2002 Denver Annual Meeting (October 27-30, 2002)

Paper No. 1
Presentation Time: 8:00 AM


BRYANT, Bruce, U.S. Geol Survey, Mail Stop 980, Box 25046, Denver Federal Center, Denver, CO 80225, KUNK, M.J., U.S. Geol Survey, MS 963, P.O. Box 25046, Denver, CO 80225 and KIRKHAM, R.M., Colorado Geol Survey, 5253 County Road 1 South, Alamosa, CO 81101, bbryant@usgs.gov

New geologic mapping and 40Ar39Ar dating of basaltic rocks refine conclusions concerning rates of incision of the Colorado River presented in the pioneering study by Larson et al (1975). On Spruce Ridge, 4.6 km south of and 847 m above the Colorado River in Glenwood Canyon, a basaltic flow (7.80±0.04 Ma) overlies Colorado River gravel and is cut by a channel filled with gravel. On Gobblers Knob 1.9 km to the east of the Spruce Ridge locality, a flat-lying, thick basaltic flow (3.03±0.02 Ma), probably deposited on a flood plain or other flat surface near river level, is about 732 m above the river. A basaltic flow (1.36±0.04 Ma) at the base of a sequence of flows on Triangle Peak, 15 km NNW from Aspen adjacent to and 396 m above the Roaring Fork River, overlies stream gravels. Based on these data points and assuming that the flows on Spruce Ridge and Gobblers Knob were emplaced at or near the level of the Colorado River, the river incised 115 m in late Miocene and early Pliocene between 7.8 and 3.03 Ma at an average rate of 24 mm/k.y. In the late Pliocene and Quaternary an additional 732 m of incision occurred at an average rate of 241 mm/k.y., an order of magnitude greater than in the previous 4.77 m.y. The rate of incision by the Roaring Fork at Triangle Peak is 291 mm/k.y. for the past 1.36 m.y., which is comparable with the rate for the Colorado River, although in Glenwood Canyon the Colorado River cuts more resistant rocks than does the Roaring Fork downstream from Triangle Peak.

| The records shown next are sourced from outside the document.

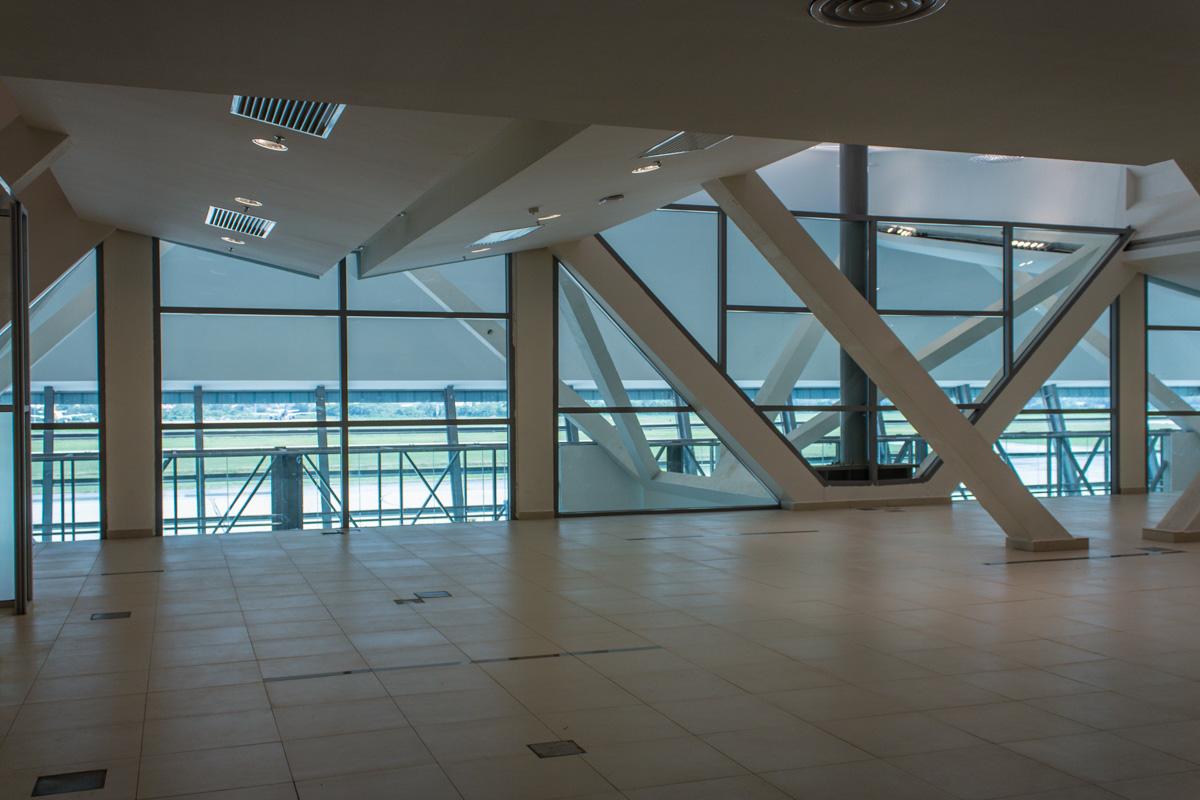 На третьем этаже аэропорта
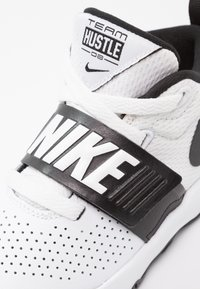 Nike Performance - TEAM HUSTLE D 8  - Basketball shoes - white/black - 5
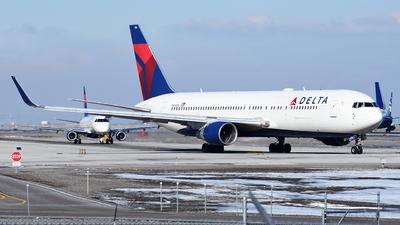 N194DN - Boeing 767-332(ER) - Delta Air Lines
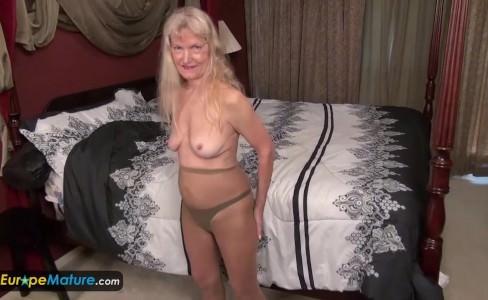 Порно с крытой камерой старых бабок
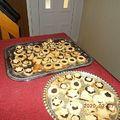 Linzerek, piramis, sajtos tallér és almás pite...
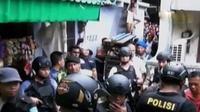 Penggerebekan sarang narkoba di Kampung Boncos ini merupakan lanjutan dari sarang narkoba di Kampung Ambon.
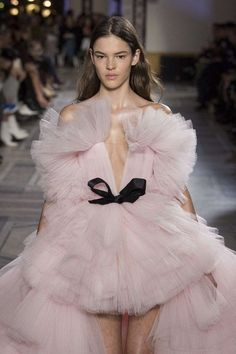 Ideas For Fashion Week Catwalk Haute Couture Fashion Week, Look Fashion, Runway Fashion, Trendy Fashion, Fashion Models, High Fashion, Fashion Show, Fashion Design, Style Haute Couture
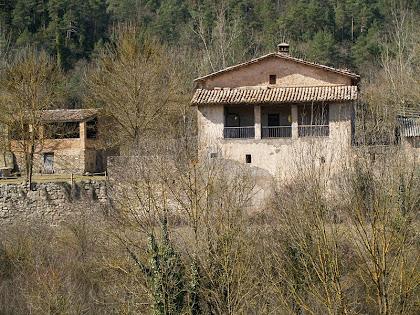 La masia de Guiteres i la seva pallissa pertanyents al terme de Sobremunt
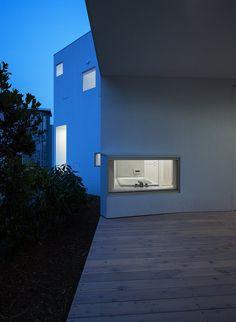 Diamond Residence - photo: Toshihisa Ishii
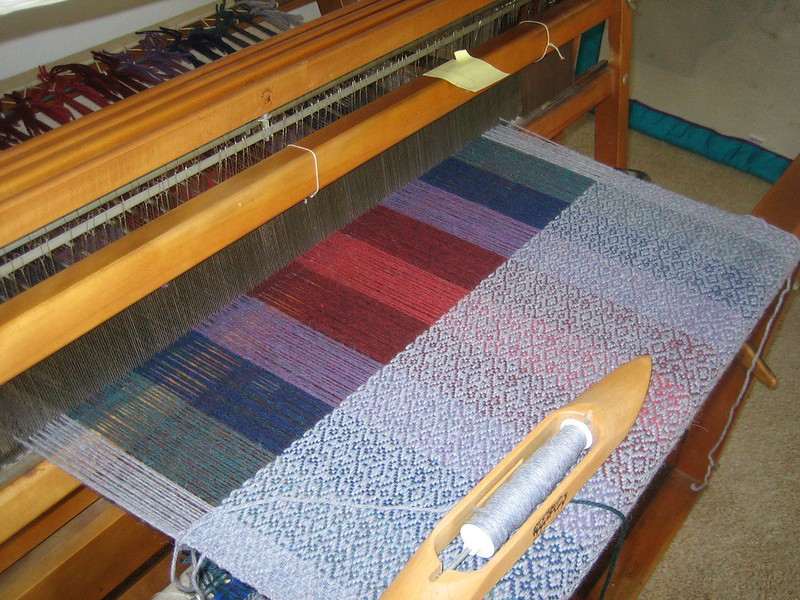 how to weave a blanket on a loom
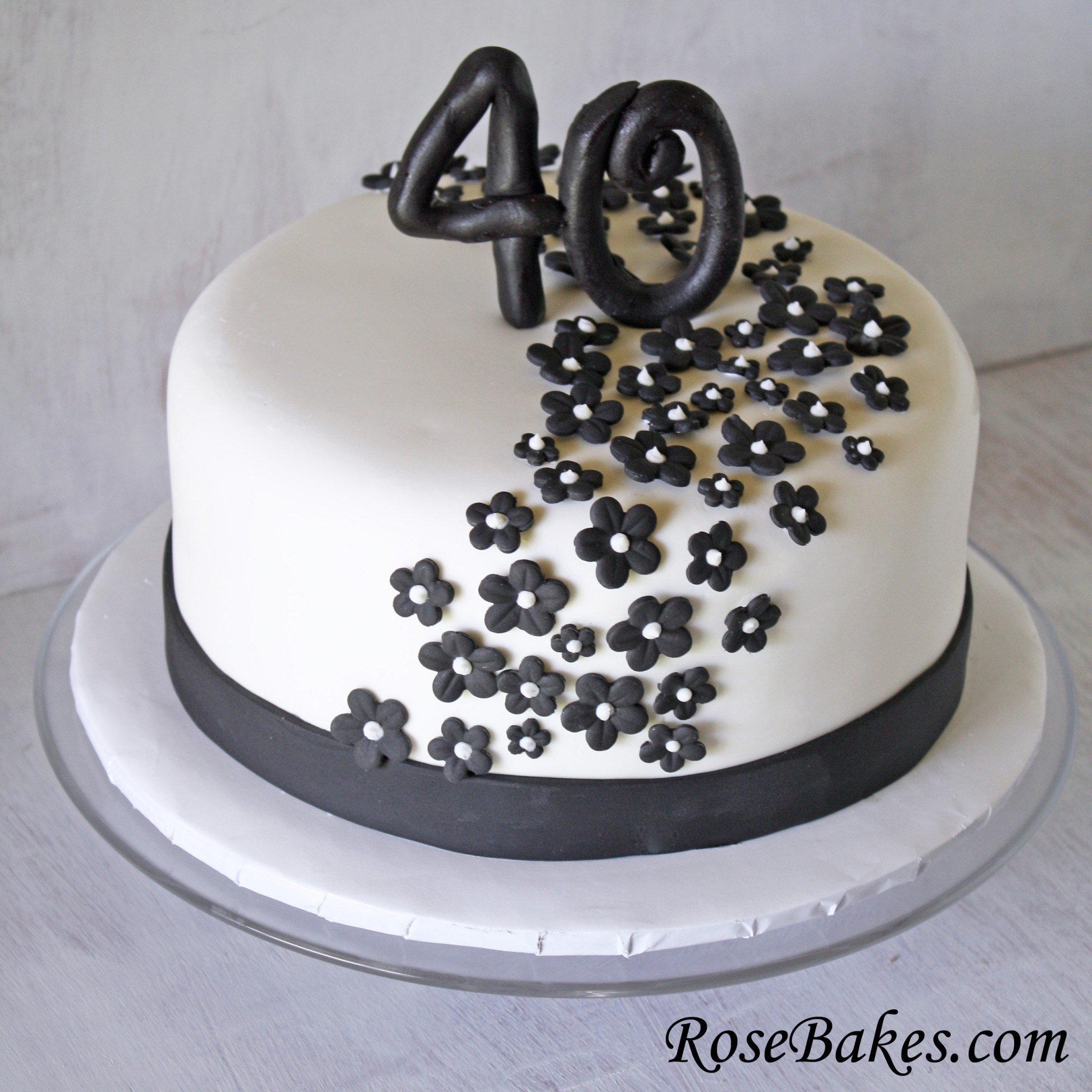 Black And White Birthday Cake Black White 40th Birthday Cake Flowers Rose Bakes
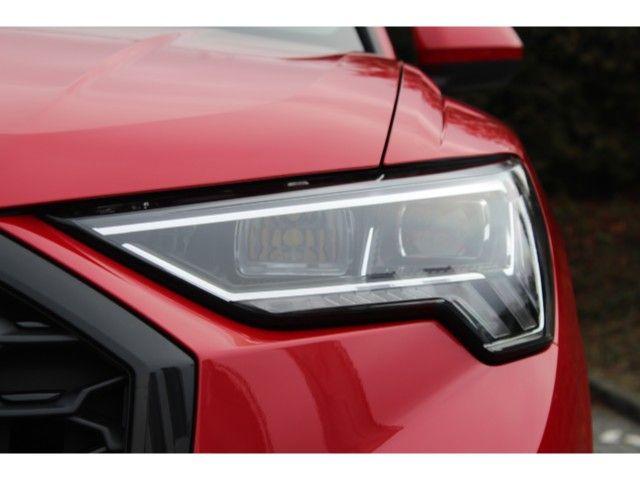 Audi Q3 AHK, Assistenzpaket, Panorama-Glasdach,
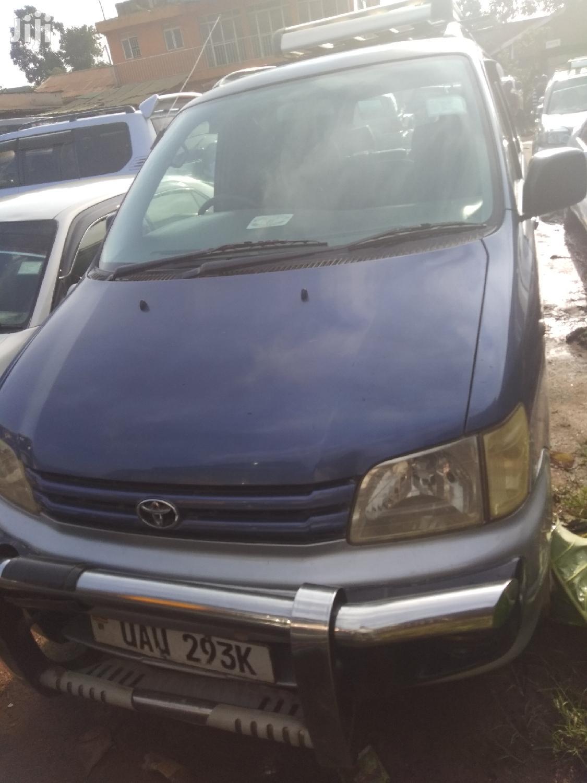 Archive: Toyota Noah 1999 Blue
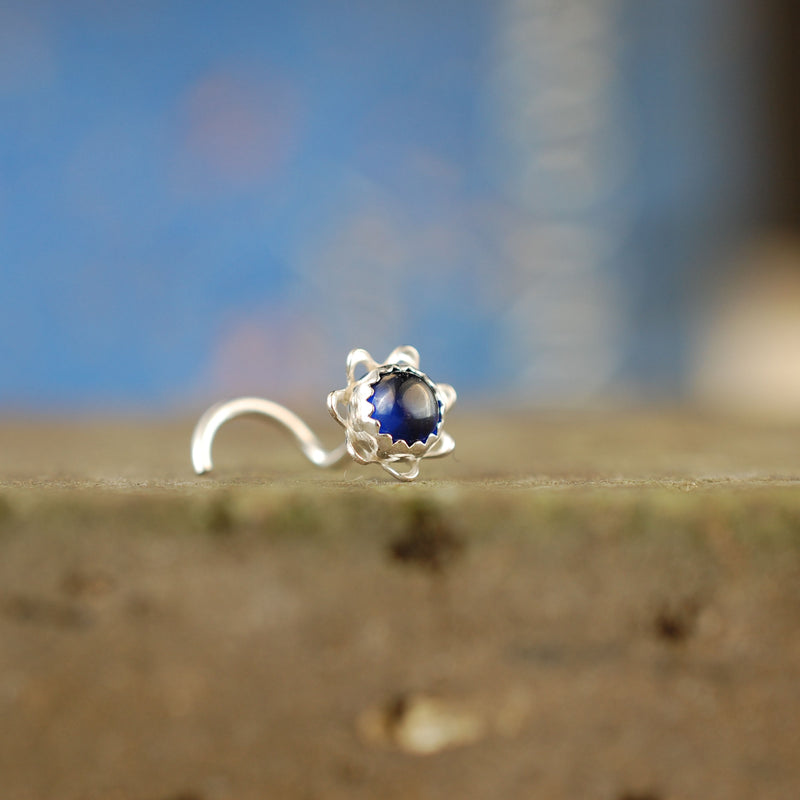 products/4mm_Sapphire_Flower_stud_4.jpg
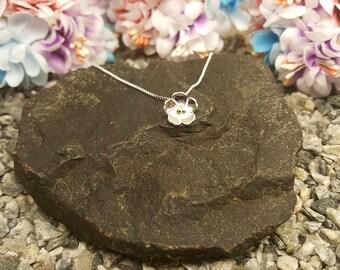 Flower silver necklace, tiny daisy necklace, Tiny flower necklace, blossom necklace, fine silver flower,flowergirl gift,silver daisy pendant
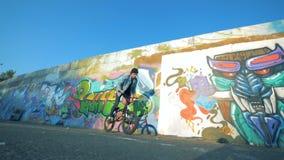 年轻人骑自行车在skatepark,慢动作 影视素材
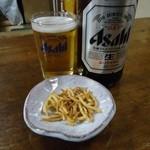 一栄 - ビールには「揚げそば」のお通しが付いてきます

In the Carbondale collapse center, an area which collapsed at least 800 m due to dissolution of evaporite, one basaltic flow previously dated by K/Ar as 7.8±0.4 Ma (9.89±0.06 Ma in this study) was used in the earlier calculations of incision rates. In the collapse center, 10 and 3 Ma basaltic flows are about equally deformed, indicating that the greatly accelerated incision in late Pliocene and Quaternary time led to greatly increased rates of evaporite dissolution and concomitant collapse of overlying volcanic and sedimentary rocks.